About 75,000 iOS devices have been infected by AdThief

Aug 13, 2014 12:44 GMT  ·  By

In a paper on AdThief malware for iOS devices, a security researcher explains the mechanism behind the malicious code that managed to steal the revenue from 22 million advertisements, on a total of 75,000 devices.

The information is based on the original research of Claud Xiao who discovered AdThief (also known as Spad) in March 2014. However, the details were scarce at that time, which prompted the new paper from researcher Axelle Apvrille.

The nasty piece works on jailbroken iOS devices only, and it has been designed to divert to the attacker the revenues generated by users through clicking on advertisements on infected devices; this is achieved by implementing a Cydia Substrate extension.

Cydia Substrate is a framework that can modify existing processes on jailbroken iOS gadgets. Basically, it allows hooking into the legitimate functions of the processes, offering an attacker the possibility to add their own changes.

In this case, advertisement functions are hooked and the developer ID is modified with one of the cybercriminal, resulting in hijacking all the revenue created by ad clicking.

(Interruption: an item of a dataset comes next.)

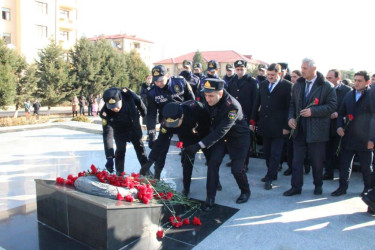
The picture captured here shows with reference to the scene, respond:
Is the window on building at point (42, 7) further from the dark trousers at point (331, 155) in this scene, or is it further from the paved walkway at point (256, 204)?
the dark trousers at point (331, 155)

By analyzing the hooks, Claud Xiao was able to identify the adkits targeted by the malware; these are mostly Chinese, but some of them are located in the US and India: YouMi, Vpon, MobClick, Umeng, AdSage/MobiSage, MdotM, InMobi, Domob, AdWhirl, AdsMogo, Google Mobile Ads SDK, AderMob, Weibo, MIX SDK and Poly SDK.

In the analysis performed by Apvrille, the malware author was identified to use the online handle “Rover12421,” and to be involved in Android hacks, not iOS. The researcher found a forum post under the alias “zerofile,” where the AdThief creator says that he wrote at least some parts of the piece, which was his only iOS project.

However, he also informs that the malicious code was improved by others since his involvement in the project.

The original finder of the malware estimated in March that a total of 75,000 iOS devices were infected and the money from 22 million ads had been diverted to the attacker’s account.

There is no information on the total amount of money robbed from the original developer, but given the figures above, the impact must be a significant one.

Also, details about how the malware was distributed by the crooks remain unknown; however, it appears that AdThief started to infect jailbroken iOS devices around December 10, 2013, and around March 20, 2014, the security researcher saw about 22,000 daily activations.

Contrary to what most users believe, not all malware on iOS requires a jailbroken device; some families are devised to work on any of them.